A extensão da falência e a desconsideração da personalidade jurídica: dúvidas e certezas
quarta-feira, 25 de maio de 2022
Atualizado às 08:11
A extensão da falência, ou a falência derivada, como medida que estende os efeitos da falência aos sócios, sempre foi controvertida no direito brasileiro. E as dificuldades com a extensão da falência, abolida (assim como a própria falência) no moderno processo de insolvência europeu, aumentam diante da técnica da desconsideração da personalidade jurídica, que, aplicada, muitas vezes, nos processos de falência, acabam por determinar indevidamente a extensão da falência a outra sociedade.

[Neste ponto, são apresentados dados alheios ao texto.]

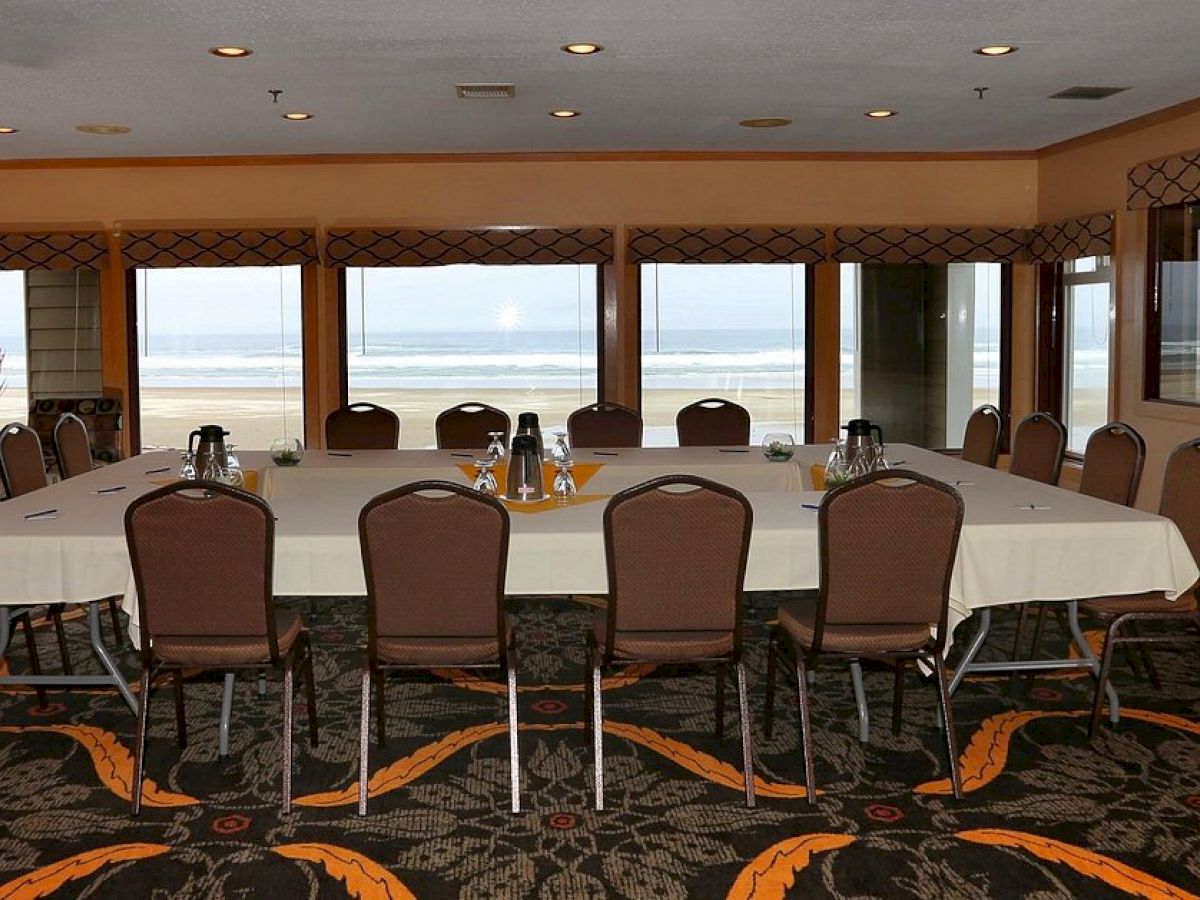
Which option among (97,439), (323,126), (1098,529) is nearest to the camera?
(1098,529)

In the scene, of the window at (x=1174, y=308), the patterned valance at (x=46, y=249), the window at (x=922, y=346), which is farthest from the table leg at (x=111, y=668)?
the window at (x=922, y=346)

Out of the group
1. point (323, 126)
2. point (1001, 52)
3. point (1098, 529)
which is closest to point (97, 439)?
point (323, 126)

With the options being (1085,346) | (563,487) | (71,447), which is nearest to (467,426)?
(71,447)

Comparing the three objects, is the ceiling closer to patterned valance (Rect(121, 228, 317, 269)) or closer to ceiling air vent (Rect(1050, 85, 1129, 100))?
ceiling air vent (Rect(1050, 85, 1129, 100))

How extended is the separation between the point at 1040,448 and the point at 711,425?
2.13 metres

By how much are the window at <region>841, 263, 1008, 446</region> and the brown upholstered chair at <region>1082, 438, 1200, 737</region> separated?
16.3 ft

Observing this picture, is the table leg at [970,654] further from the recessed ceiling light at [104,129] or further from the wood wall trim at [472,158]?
the recessed ceiling light at [104,129]

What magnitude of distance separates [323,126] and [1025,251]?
4.91 meters

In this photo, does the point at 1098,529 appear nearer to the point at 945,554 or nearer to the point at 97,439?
the point at 945,554

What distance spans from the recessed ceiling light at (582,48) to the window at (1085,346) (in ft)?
14.2

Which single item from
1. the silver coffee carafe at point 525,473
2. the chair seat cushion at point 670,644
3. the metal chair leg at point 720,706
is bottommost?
the metal chair leg at point 720,706

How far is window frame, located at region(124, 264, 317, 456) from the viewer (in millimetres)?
9312

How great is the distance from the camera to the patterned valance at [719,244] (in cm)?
908

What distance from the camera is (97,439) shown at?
9.16 m
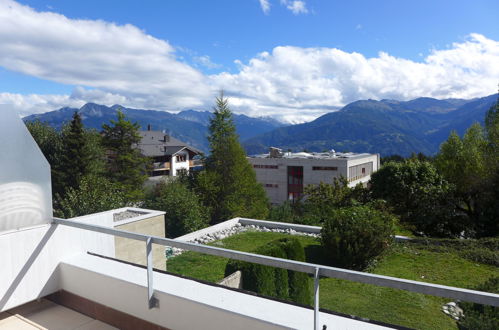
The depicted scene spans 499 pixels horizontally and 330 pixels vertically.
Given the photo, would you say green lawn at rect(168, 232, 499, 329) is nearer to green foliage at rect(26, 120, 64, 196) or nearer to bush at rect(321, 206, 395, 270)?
bush at rect(321, 206, 395, 270)

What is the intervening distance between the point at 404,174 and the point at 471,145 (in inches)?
545

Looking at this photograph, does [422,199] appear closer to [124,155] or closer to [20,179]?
[20,179]

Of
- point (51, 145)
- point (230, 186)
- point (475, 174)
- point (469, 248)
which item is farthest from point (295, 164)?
point (469, 248)

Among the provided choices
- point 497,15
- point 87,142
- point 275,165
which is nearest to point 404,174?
point 497,15

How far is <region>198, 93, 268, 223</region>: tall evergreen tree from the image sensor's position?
23406 mm

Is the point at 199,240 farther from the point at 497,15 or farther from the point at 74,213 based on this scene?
the point at 497,15

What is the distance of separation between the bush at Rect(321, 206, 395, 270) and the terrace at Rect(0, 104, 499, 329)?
5.51m

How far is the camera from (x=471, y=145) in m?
24.7

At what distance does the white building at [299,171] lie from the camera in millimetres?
40906

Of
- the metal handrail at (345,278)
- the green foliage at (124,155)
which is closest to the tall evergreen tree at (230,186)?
the green foliage at (124,155)

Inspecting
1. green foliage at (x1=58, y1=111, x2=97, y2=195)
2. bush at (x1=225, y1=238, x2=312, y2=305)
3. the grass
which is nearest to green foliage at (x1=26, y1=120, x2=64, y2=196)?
green foliage at (x1=58, y1=111, x2=97, y2=195)

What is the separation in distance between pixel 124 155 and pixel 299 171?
21322 mm

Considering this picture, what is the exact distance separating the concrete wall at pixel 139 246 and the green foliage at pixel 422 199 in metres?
9.82

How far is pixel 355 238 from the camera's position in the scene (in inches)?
314
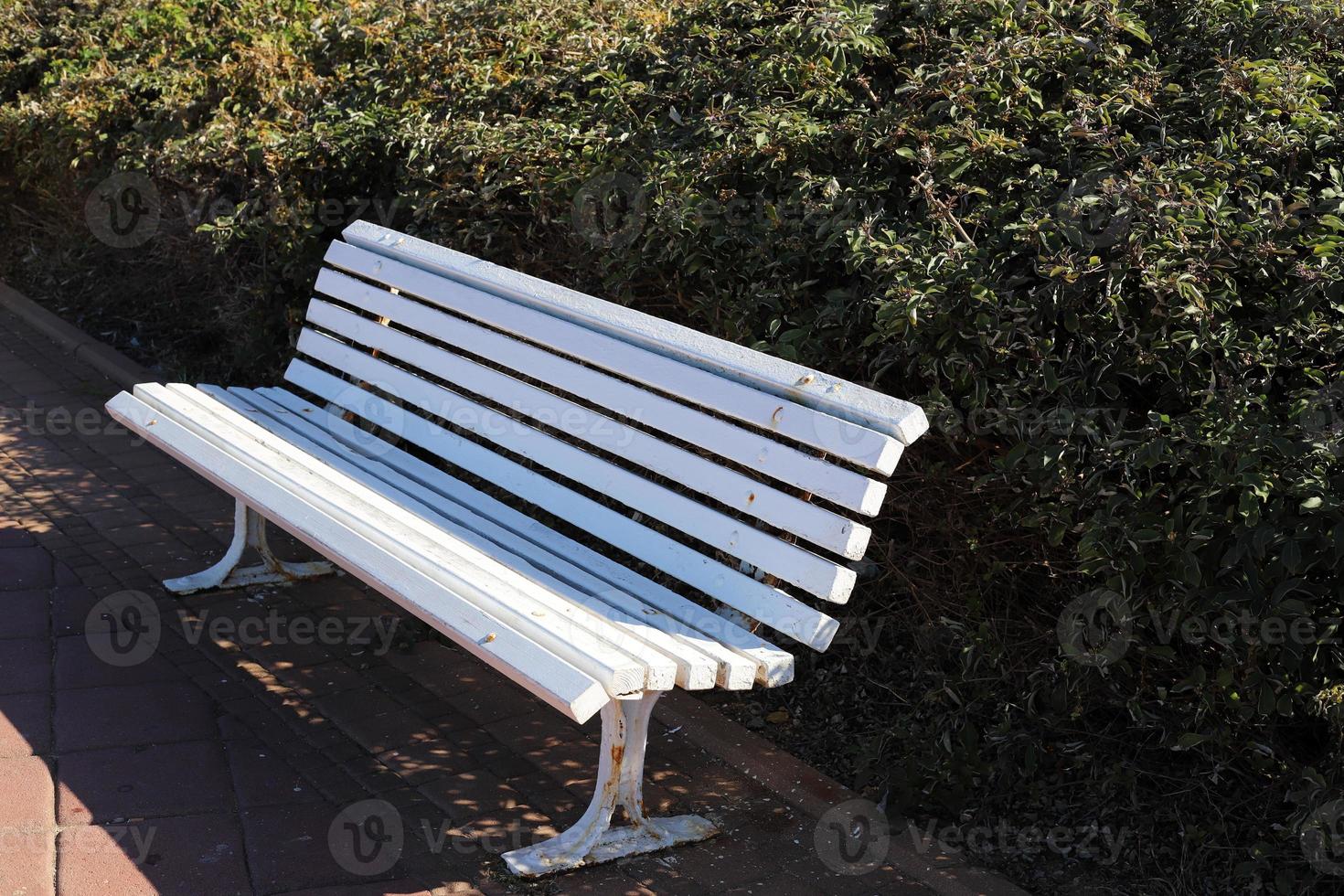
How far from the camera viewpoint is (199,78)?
580 centimetres

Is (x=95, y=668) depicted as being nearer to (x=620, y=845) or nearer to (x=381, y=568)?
(x=381, y=568)

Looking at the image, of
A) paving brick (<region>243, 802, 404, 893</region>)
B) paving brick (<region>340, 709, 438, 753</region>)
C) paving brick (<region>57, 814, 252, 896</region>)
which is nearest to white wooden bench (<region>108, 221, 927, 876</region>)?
paving brick (<region>243, 802, 404, 893</region>)

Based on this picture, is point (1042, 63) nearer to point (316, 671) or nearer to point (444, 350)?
point (444, 350)

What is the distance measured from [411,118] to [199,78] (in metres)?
1.64

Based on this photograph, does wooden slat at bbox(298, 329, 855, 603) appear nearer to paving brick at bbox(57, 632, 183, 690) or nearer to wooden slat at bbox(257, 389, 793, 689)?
wooden slat at bbox(257, 389, 793, 689)

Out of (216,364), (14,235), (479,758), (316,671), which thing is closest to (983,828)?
(479,758)

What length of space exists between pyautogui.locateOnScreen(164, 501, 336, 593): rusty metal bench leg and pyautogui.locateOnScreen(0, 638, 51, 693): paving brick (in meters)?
0.46

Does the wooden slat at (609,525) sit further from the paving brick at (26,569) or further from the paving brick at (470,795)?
the paving brick at (26,569)

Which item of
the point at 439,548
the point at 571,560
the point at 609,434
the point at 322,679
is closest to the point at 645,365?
the point at 609,434

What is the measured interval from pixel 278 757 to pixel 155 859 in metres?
0.47

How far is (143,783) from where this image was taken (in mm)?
3203

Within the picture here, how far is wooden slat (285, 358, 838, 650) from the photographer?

A origem desta ideia de extensão da falência remonta ao tempo em que não havia possibilidade de sujeitar ao processo concursal o não comerciante. A solução encontrada para a excussão dos bens dos sócios de responsabilidade ilimitada perante os credores concursais foi estender os efeitos da falência aos sócios, para trazer os seus bens ao processo concursal.1 No entanto, essa solução acabou algumas vezes desvirtuada e hoje se mostra verdadeiramente fora do seu tempo.
Na vigência do decreto-lei 7.661/45 admitia-se a extensão dos efeitos da falência somente na hipótese do seu art. 5º, contra o sócio de responsabilidade ilimitada, como se vê claramente do texto da Lei:
"Art. 5° Os sócios solidária e ilimitadamente responsáveis pelas obrigações sociais não são atingidos pela falência da sociedade, mas ficam sujeitos aos demais efeitos jurídicos que a sentença declaratória produza em relação à sociedade falida. Aos mesmos sócios, na falta de disposição especial desta lei, são extensivos todos os direitos e, sob as mesmas penas, tôdas as obrigações que cabem ao devedor ou falido." (grifamos)
Não autorizava a Lei a decretação da falência dos sócios, mas sim a "extensão" dos seus efeitos aos sócios de responsabilidade ilimitada, e não a extensão a outra sociedade. E mesmo quando autorizada, o sócio respondia de forma subsidiária e não solidária. Explica Adriana Valéria Pugliesi que a distinção entre a falência e a "extensão" dos seus efeitos não é meramente semântica. "A sentença que decreta a falência tem natureza constitutiva deflagrando não apenas o início do procedimento concursal, mas, sobretudo, criando um novo status jurídico para o devedor: o falido é desapossado de seus bens e com isso afastado da empresa (atividade); enquanto o sócio que sofre tão somente os efeitos da falência, do ponto de vista patrimonial, passa a ser corresponsável subsidiário pelas obrigações da falida, até que se extingam. Há sensível diferença no status jurídico de um e outro. Por outro lado, nas sociedades em que existam sócios de responsabilidade limitada, como é o caso das Sociedades Limitadas (art. 1.052 e ss. Do CC) e das Sociedades Anônimas (lei 6.404/76), tais sócios, em princípio, não deveriam sofrer os efeitos patrimoniais da falência."2 (destacamos em negrito)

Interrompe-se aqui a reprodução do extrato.